Cold Brew at Home

All chilled coffee is not created equal. Explore the process of cold-brewing a cup of coffee at home, and get adventurous with some new flavor trends.

By Asia Key

Jun 2017

Love iced coffee? You can brew it yourself with a few easy-to-find supplies—all available at your nearest grocery store.
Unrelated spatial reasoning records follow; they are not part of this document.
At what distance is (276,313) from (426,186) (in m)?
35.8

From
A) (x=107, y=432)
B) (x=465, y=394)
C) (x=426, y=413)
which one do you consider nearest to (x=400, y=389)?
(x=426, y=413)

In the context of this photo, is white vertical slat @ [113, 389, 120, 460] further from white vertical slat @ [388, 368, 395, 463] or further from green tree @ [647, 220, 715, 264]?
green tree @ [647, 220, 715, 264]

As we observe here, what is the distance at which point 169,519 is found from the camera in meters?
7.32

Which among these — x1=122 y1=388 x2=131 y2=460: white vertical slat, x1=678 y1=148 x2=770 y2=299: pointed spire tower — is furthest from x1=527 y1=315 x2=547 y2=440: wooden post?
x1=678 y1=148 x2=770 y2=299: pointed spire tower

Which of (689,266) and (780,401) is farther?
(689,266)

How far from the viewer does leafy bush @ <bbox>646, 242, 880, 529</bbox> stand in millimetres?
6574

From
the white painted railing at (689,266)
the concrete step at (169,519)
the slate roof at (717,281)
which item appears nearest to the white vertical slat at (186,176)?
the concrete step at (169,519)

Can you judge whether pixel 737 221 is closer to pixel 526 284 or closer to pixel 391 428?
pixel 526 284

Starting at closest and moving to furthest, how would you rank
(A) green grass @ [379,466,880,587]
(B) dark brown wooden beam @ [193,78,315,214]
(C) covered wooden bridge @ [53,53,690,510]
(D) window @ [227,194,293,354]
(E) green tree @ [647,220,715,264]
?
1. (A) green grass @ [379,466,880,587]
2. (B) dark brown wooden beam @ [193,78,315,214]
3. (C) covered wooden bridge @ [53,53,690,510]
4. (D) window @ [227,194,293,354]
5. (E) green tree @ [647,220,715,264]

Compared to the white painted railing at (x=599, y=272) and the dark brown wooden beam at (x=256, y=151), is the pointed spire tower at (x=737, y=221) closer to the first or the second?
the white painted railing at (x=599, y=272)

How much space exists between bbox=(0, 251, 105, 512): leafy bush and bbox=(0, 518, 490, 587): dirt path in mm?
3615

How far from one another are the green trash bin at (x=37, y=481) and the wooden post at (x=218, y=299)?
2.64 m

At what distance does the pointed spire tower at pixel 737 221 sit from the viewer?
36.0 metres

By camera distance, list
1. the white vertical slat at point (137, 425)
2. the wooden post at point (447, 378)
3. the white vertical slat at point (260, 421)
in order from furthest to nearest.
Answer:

Let’s get one thing straight: Iced coffee is not cold-brewed coffee. To break it down, iced coffee is chilled hot coffee poured into a cup filled with ice. This produces a bitter beverage that will likely put some hair on your chest. Instead, a cold-brewed cup of coffee has been steeped in cold water for 12 to 24 hours and then strained—making it less acidic and more caffeinated. We talked to Jesse Peters, the head barista at Eurasia Cafe, and Jordan Beever, Brick & Mortar Coffee’s bar manager, for tips on making cold-brewed coffee at home.

Benefits of the Home Brew

You know what you like. You know what you put in and thus, what will come out. And you’ll feel like a superhero for conquering something new. “The sense of invention and accomplishment when you brew something yourself is awesome,” Peters says. It can be challenging, but it’s all worth it to prepare that perfect cup of cold brew. Beever adds that anything you start and finish yourself, without the help of a professional or any extra money, is validating and empowering. “Learning is the spice of life,” Beever says. 

What You Need

Both coffee commanders claim you only need a Mason jar, toddy maker or Tupperware; coarse coffee filters; a coffee grinder; a strainer; and a spoon to get started. Luckily, all can be found at the grocery store. “You’ll want something you can keep secured in the fridge for a few hours,” Peters says. “Simply add your ingredients, close the container and let it sit. You may want to stir or shake it at some point in the process. Once you’re ready to taste it, the coffee needs to be filtered with a strainer or coffee filter.”

The Perfect Grind 

DIY is all about experimenting to find out what works. According to Peters, the best thing is to start with a set measurement of beans in ounces, grams or tablespoons. The amount of water varies depending on how much coffee you want at the end of the brewing process. “A good starting point for cold brew is a 15-to-1 ratio. [For] 30 ounces of water [you need] 2 ounces of beans, or [for] 300 grams of water, 20 grams of beans,” Peters says. Beever suggests starting with a coarser grind and room temperature water instead of cold. You can find fresh, ethically sourced beans at Brick & Mortar Coffee (1666 E. Saint Louis St., Springfield, 417-812-6539), Eurasia Coffee & Tea (445 E. Commercial St., Springfield, 417-720-1949), or any coffee shop in Springfield.

What’s Your Flavor?

There are always new trends to incorporate in your home-brewing process and endless possibilities for a new flavor profile. “One of the trends I’ve seen is whiskey barrel–infusion during the green stage of the coffee bean,” Peters says. “This allows the beans to pick up a unique flavor profile from the aged barrel, which comes out in the coffee after the roasting and brewing processes. Adding spices or fruit like cinnamon, mint or orange peel to the brew process can also add flavor and uniqueness to your cold brew. I’ve even seen a barista brew coffee over a container of ice and strawberry slices for a strawberry infused flavor.” Consider your own preferences, and remember there’s no limit to what you can brew.